OK, so if we have a distribution D (less nice than the average function) and a test function T (nicer than the average function), we have ⟨D,T⟩ = c: ℂ, so ⟨D,—⟩: test fn→ℂ and ⟨—,T⟩: distribution→ℂ ?
if there are no interiors (maybe edges but no faces nor volumes) then the vertices on the diagonals are truly independent: eg QM on small scales, GR on large ones.
[I'm currently pondering how the "main diagonal" of a transition matrix provides objects, while all the off-diagonal elements are the arrows. This implies that by rotating into an eigenframe (diagonalising), we're reducing the diversion to -∞ (generalised eigenvectors have nothing to lose but their Jordan chains) and hence back in the world of classical boolean logic?]

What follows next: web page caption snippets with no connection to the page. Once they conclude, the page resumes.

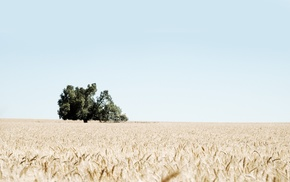 landscape, field, wheat, nature, photography, trees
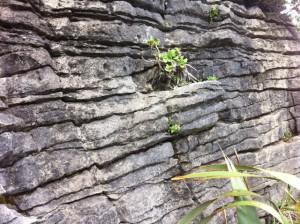 Punakaiki Pancake Rock wall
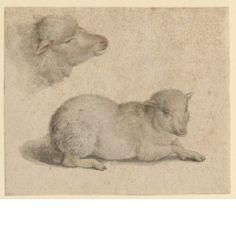 Hans Holbein the Younger,  Ruhendes Lamm und Kopf eines Lammes, um 1523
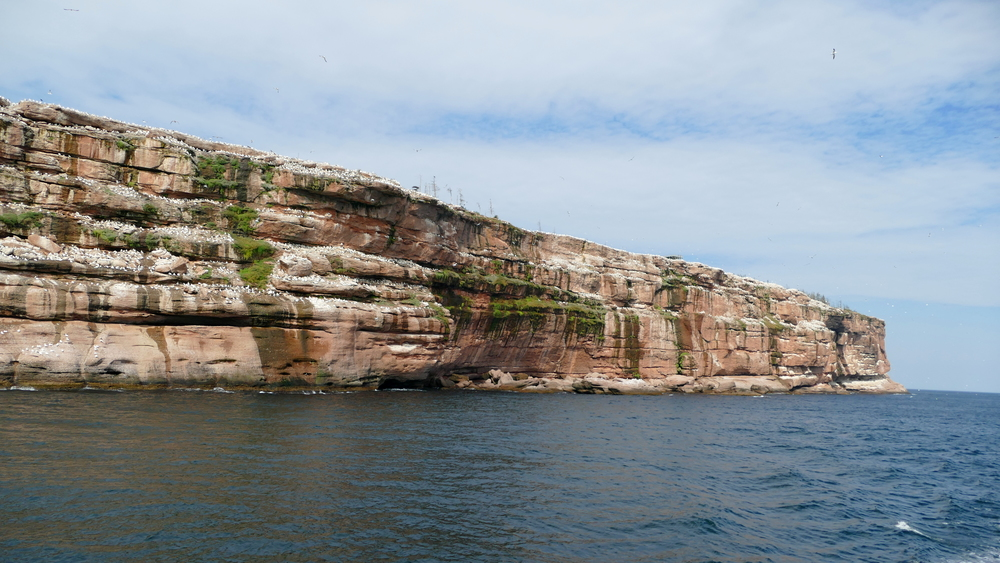 Large red cliff with white specks of birds all over it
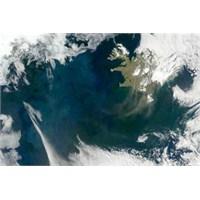 Plankton Patlamasının Sebebi Ortaya Çıkarıldı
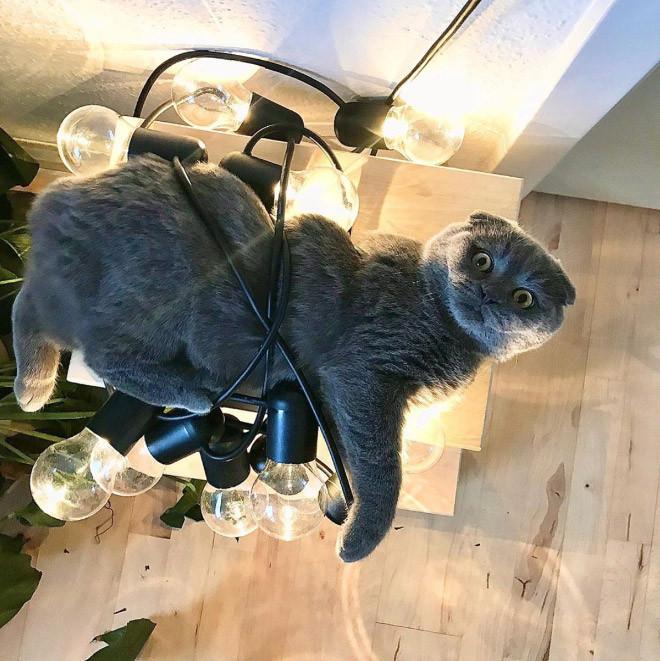 Котики, которые попали в неловкое положение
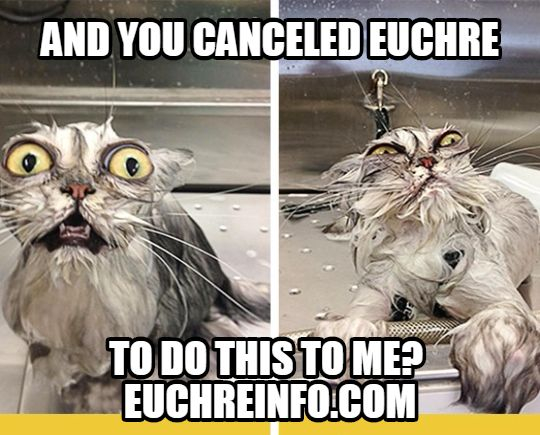 And you canceled Euchre to do this to me?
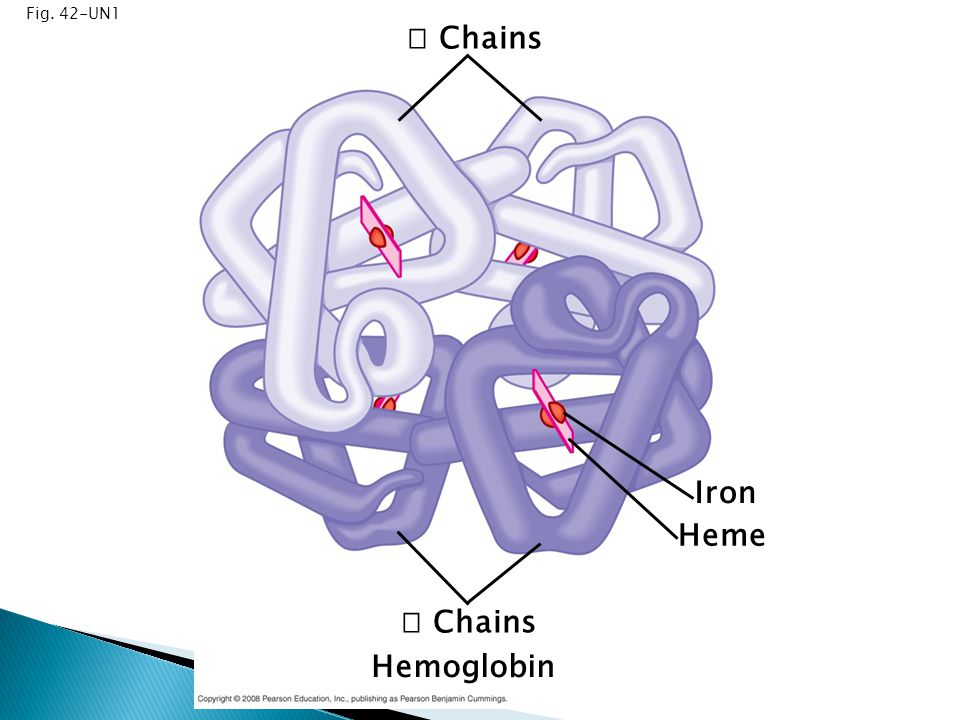 Fig. 42-UN1  Chains Iron Heme  Chains Hemoglobin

Is this sufficient relation: rel'ns (matrices which are particularly "irrreducible"/"simple" in that they've forgotten their weights to the point where these are either identity or zero) are concrete models of abstract quantales?

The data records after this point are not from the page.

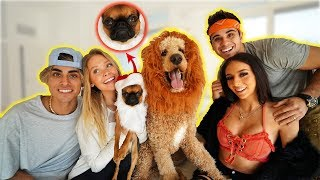 DRESSING OUR PUPPPIES in the FUNNIEST COSTUMES!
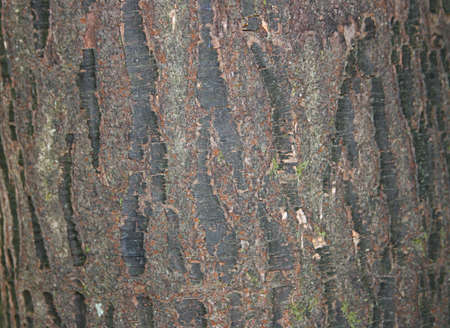 Tree Bark Texture Stock Photo - 13366739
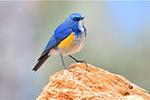 Phát đi hình ảnh những chú chim khôn lanh dễ thương ở núi Lão Quân, Lệ Giang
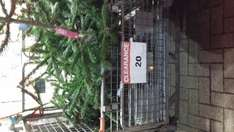 christmas treees now 20p b and q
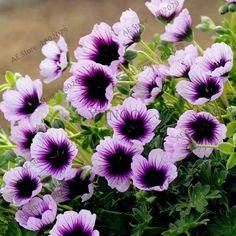 Mixed color100 pcs Rare Geranium Seeds, Variegated Geranium nature Potted Garden Flower,Bonsai plant Potted Flower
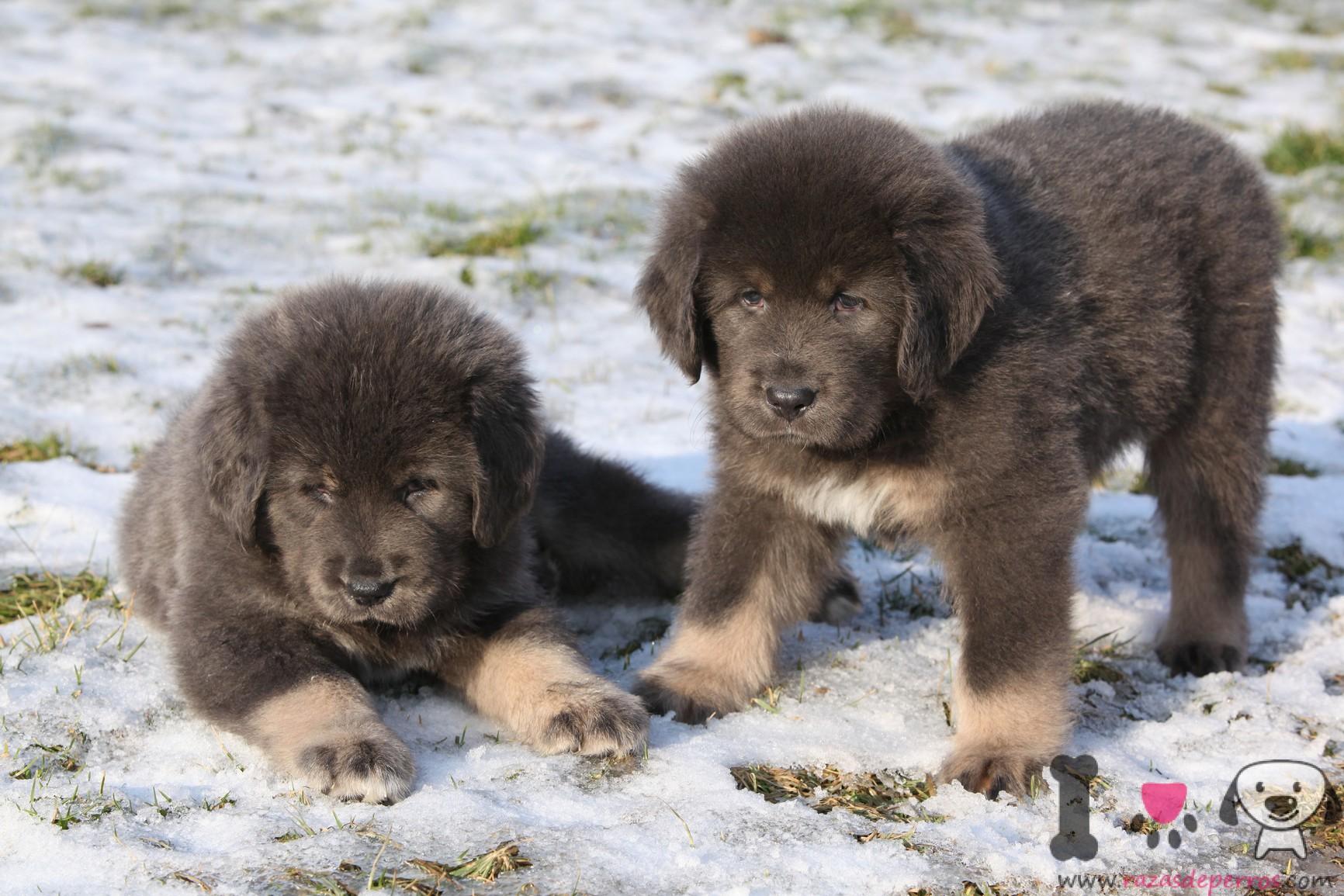 cachorros mastin tibetano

EDIT: I'm afraid I'm just learning fns vs distributions (curried fns?) myself.
I wonder how quasiparticles might relate to ideals (nuclei in quantale-speak I believe)? Note that something very much like quasiparticles is how regexen turn exponential searches into polynomial...
The term "function" sadly means different things in different contexts. I feel like this whole thread is evidence of a need for reform in maths education from calculus up. I wouldn't be surprised if you understood all of this, but I'm worried about students encountering this for the first time.
Don’t know if you are a mathematician or not but mathematically speaking “function” has a definition that is valid in all mathematical contexts. Functional clearly meets the criteria to be a function since being a function is part of the definition of being a functional.
The situation is worse than I thought. The term "function", as used in foundations of mathematics, includes functionals as a special case. By contrast, the term "function", as used in mathematical analysis, explicitly excludes functionals. The two definitions of the word "function" are both common, and directly contradict one another.